======== Dataset extract

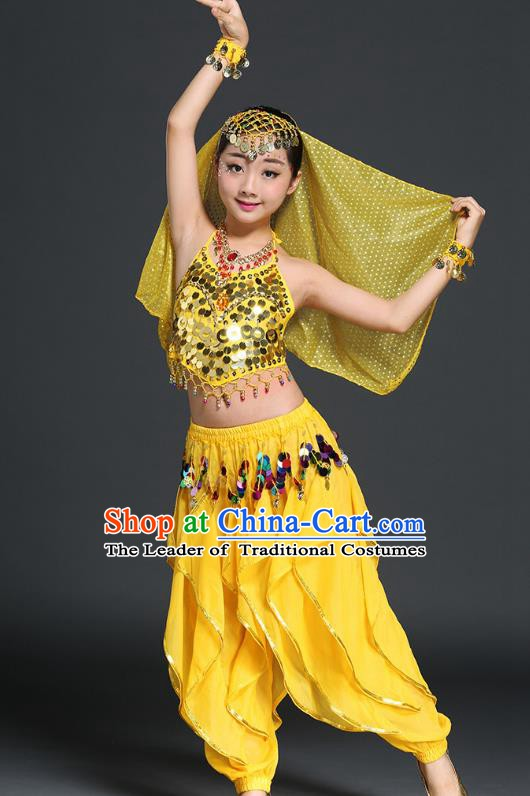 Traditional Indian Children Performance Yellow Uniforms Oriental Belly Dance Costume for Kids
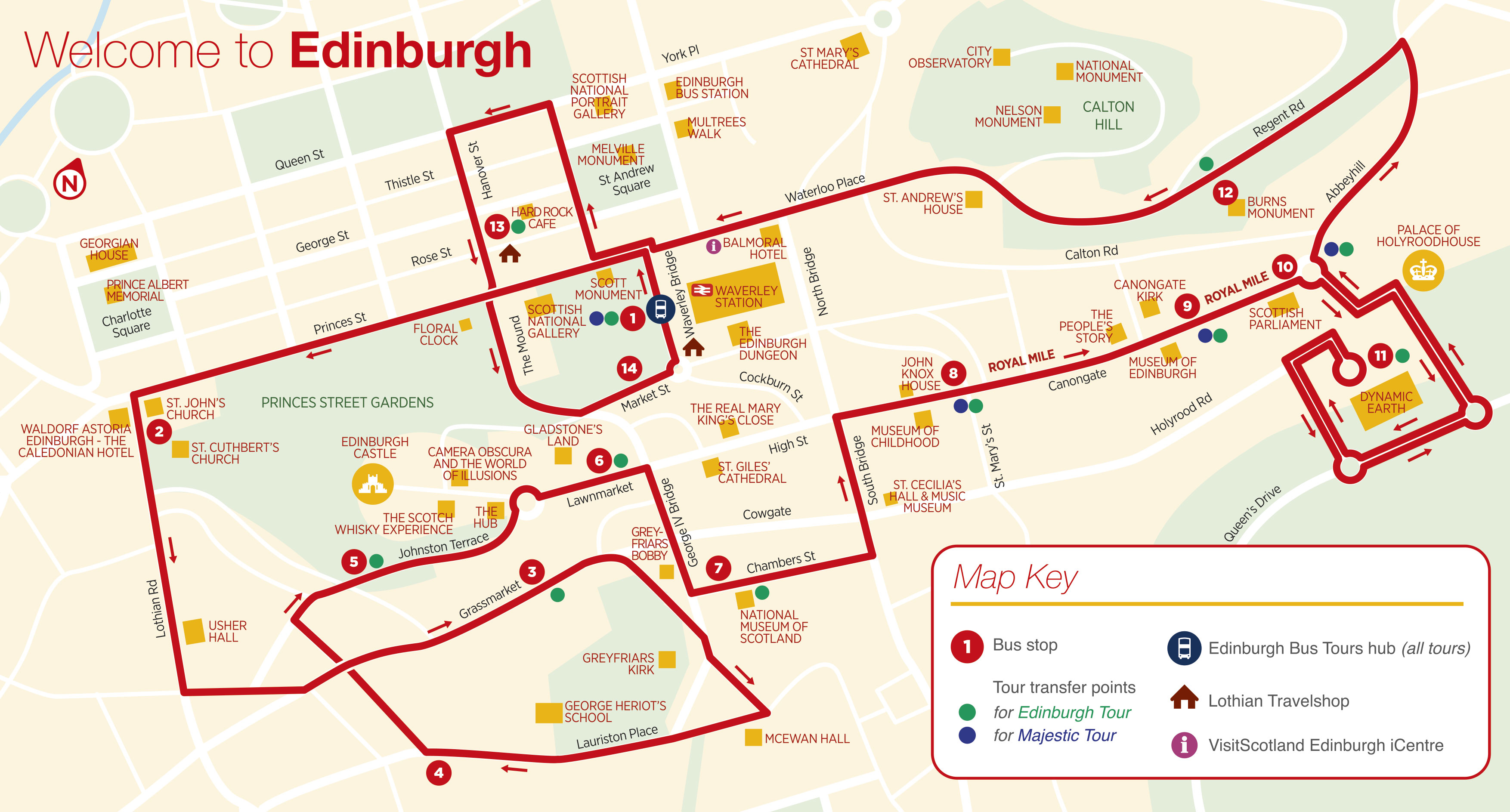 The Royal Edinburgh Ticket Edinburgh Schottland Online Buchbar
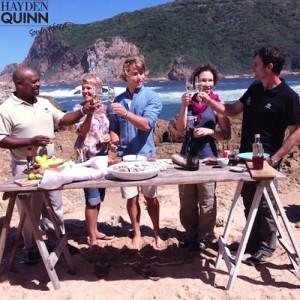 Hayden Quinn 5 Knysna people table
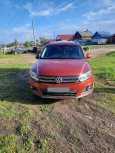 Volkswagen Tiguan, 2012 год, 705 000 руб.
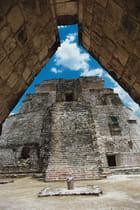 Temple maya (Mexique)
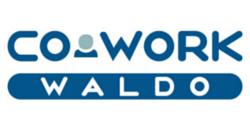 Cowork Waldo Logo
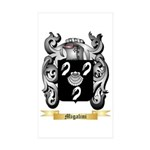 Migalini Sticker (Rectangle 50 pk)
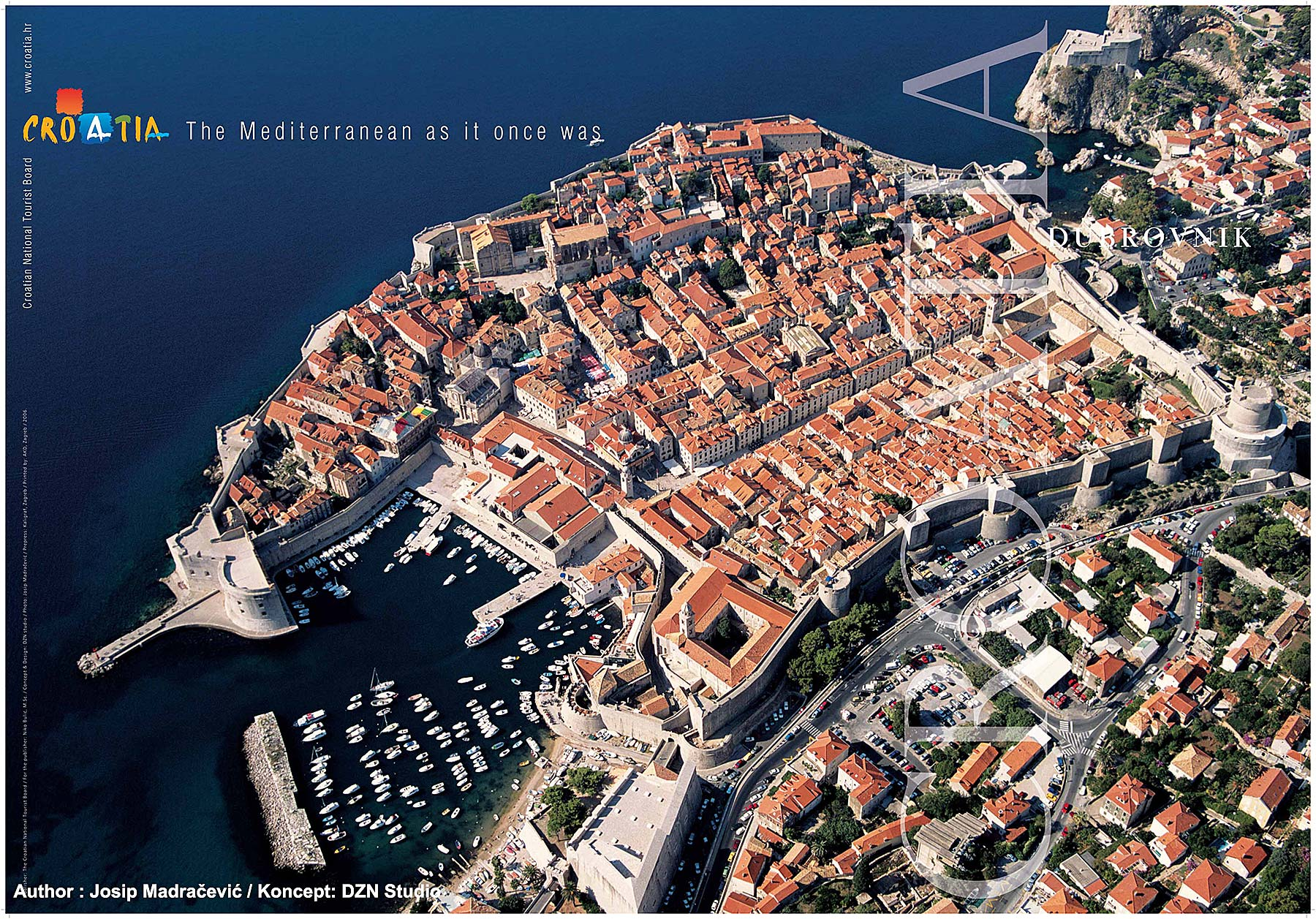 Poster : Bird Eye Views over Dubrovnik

================
======== Dataset extract

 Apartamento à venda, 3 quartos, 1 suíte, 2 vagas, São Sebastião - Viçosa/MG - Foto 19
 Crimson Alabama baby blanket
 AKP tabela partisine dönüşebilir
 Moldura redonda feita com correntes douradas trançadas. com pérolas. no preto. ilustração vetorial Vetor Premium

================

## [Exercise goal]
Output exactly the lines above that lie between the line with "Traditional Indian Children" and the line with "Poster : Bird Eye Views over Dubrovnik", those two lines included, and no pictures.

## [Answer section]
 Traditional Indian Children Performance Yellow Uniforms Oriental Belly Dance Costume for Kids
 The Royal Edinburgh Ticket Edinburgh Schottland Online Buchbar
 Hayden Quinn 5 Knysna people table
 Volkswagen Tiguan, 2012 год, 705 000 руб.
 Temple maya (Mexique)
 Cowork Waldo Logo
 Migalini Sticker (Rectangle 50 pk)
 Poster : Bird Eye Views over Dubrovnik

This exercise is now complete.